Femme débordée devant son ordinateur portable

Syndrome de l’imposteur au travail : comment le désamorcer

Article rédigé par Marianne Lécuyer, praticienne en relation d’aide. Ces contenus d’information ne remplacent ni un avis médical ni un suivi thérapeutique.

Le syndrome de l’imposteur touche des personnes objectivement compétentes, ce qui rend le phénomène difficile à repérer de l’extérieur. La personne concernée attribue systématiquement ses réussites à la chance ou aux circonstances, jamais à ses propres compétences, et vit dans la crainte permanente d’être « démasquée ».

📌 En bref

Le syndrome de l’imposteur consiste à attribuer ses réussites à des causes externes, jamais à sa propre compétence.

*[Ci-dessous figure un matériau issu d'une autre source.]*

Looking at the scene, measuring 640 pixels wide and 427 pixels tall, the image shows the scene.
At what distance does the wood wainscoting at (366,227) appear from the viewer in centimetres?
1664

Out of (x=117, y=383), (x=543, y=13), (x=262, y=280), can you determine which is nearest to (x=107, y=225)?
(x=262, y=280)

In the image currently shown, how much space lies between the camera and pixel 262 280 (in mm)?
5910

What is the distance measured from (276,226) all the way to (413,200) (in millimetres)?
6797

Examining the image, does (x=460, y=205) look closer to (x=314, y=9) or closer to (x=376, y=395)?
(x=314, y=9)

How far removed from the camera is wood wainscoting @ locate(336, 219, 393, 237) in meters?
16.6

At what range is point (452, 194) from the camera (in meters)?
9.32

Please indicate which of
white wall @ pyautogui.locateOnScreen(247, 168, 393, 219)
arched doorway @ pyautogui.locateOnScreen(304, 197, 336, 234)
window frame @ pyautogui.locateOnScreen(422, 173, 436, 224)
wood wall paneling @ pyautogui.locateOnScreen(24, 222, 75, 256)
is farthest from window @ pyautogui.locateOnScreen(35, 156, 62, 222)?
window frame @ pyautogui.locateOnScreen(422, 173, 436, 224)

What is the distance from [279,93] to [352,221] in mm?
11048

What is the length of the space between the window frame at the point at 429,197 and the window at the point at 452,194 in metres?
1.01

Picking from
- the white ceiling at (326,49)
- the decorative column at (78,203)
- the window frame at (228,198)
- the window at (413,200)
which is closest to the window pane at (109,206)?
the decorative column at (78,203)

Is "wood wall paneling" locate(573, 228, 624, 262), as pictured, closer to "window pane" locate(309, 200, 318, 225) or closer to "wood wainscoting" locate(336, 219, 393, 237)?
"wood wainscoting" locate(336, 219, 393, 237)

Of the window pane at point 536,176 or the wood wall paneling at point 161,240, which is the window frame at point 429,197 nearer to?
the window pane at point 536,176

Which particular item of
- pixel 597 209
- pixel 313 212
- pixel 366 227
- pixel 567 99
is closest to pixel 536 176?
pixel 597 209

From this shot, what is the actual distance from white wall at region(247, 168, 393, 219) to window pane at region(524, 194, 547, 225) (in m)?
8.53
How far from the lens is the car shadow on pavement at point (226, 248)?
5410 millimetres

  • 📌 Touche fréquemment des personnes très compétentes, pas les moins qualifiées
  • ⚡ Le réflexe à casser : noter la part réelle de compétence dans chaque réussite
  • ⏱ Le travail de désamorçage prend plusieurs semaines de pratique consciente
  • ⚠️ Fréquent, mais pas anodin s’il génère un épuisement professionnel durable
Bureau encombré avec ordinateur portable, carnets et notes autocollantes colorées

Pourquoi ça touche justement les plus compétents

Contrairement à l’intuition, le syndrome de l’imposteur est plus fréquent chez les personnes exigeantes envers elles-mêmes que chez celles qui surestiment leurs capacités. Plus on connaît un domaine en profondeur, plus on perçoit l’étendue de ce qu’on ne maîtrise pas encore, ce qui alimente le sentiment de ne pas être à la hauteur, alors même que le niveau de compétence réel est élevé.

Les mécanismes qui l’entretiennent

  • L’attribution externe systématique. « J’ai eu de la chance », « le sujet était facile », jamais « j’ai bien travaillé ».
  • Le perfectionnisme paralysant. Une erreur mineure devient la preuve qu’on n’était pas légitime, pas un simple incident normal.
  • La comparaison constante. Se mesurer aux collègues les plus expérimentés du domaine plutôt qu’à son propre parcours.
  • Le silence sur ses doutes. Ne jamais en parler renforce l’impression d’être seul à ressentir ça, alors que le phénomène est très répandu.

Comment commencer à le désamorcer

Le premier levier consiste à noter, après chaque réussite, la part réelle de compétence impliquée, même minime : « j’ai su gérer cette objection parce que j’avais préparé le dossier », plutôt que « j’ai eu de la chance ». C’est exactement le même principe que la liste des preuves détaillée dans l’article sur l’amour de soi, appliqué au champ professionnel.

En parallèle, une pratique de respiration régulière aide à réduire le stress physiologique qui accompagne souvent ce syndrome, en particulier avant une prise de parole ou une évaluation. La cohérence cardiaque donne un protocole simple, à tester avant les moments les plus anxiogènes.

En parler ouvertement avec des collègues de confiance change aussi beaucoup la donne : la majorité découvre que d’autres, parfois les plus reconnus de l’équipe, vivent exactement le même doute en silence.

Femme souriante qui présente des graphiques sur un paperboard

Questions fréquentes

Le syndrome de l’imposteur est-il un trouble psychologique reconnu ?

Non, ce n’est pas un diagnostic clinique officiel, mais un phénomène psychologique très documenté et largement reconnu par les professionnels de l’accompagnement.

Touche-t-il plus les femmes que les hommes ?

Il touche les deux, même si certaines études suggèrent qu’il est davantage exprimé par les femmes, en partie pour des raisons sociales et culturelles plutôt que biologiques.

Peut-on s’en défaire complètement ?

Le sentiment peut nettement s’atténuer avec un travail régulier de reconnaissance de ses compétences, mais il refait parfois surface lors de nouveaux défis, ce qui reste normal.

Faut-il consulter un professionnel pour ça ?

Si le doute devient paralysant ou provoque un épuisement professionnel, un accompagnement individuel aide à en sortir plus vite qu’un travail seul.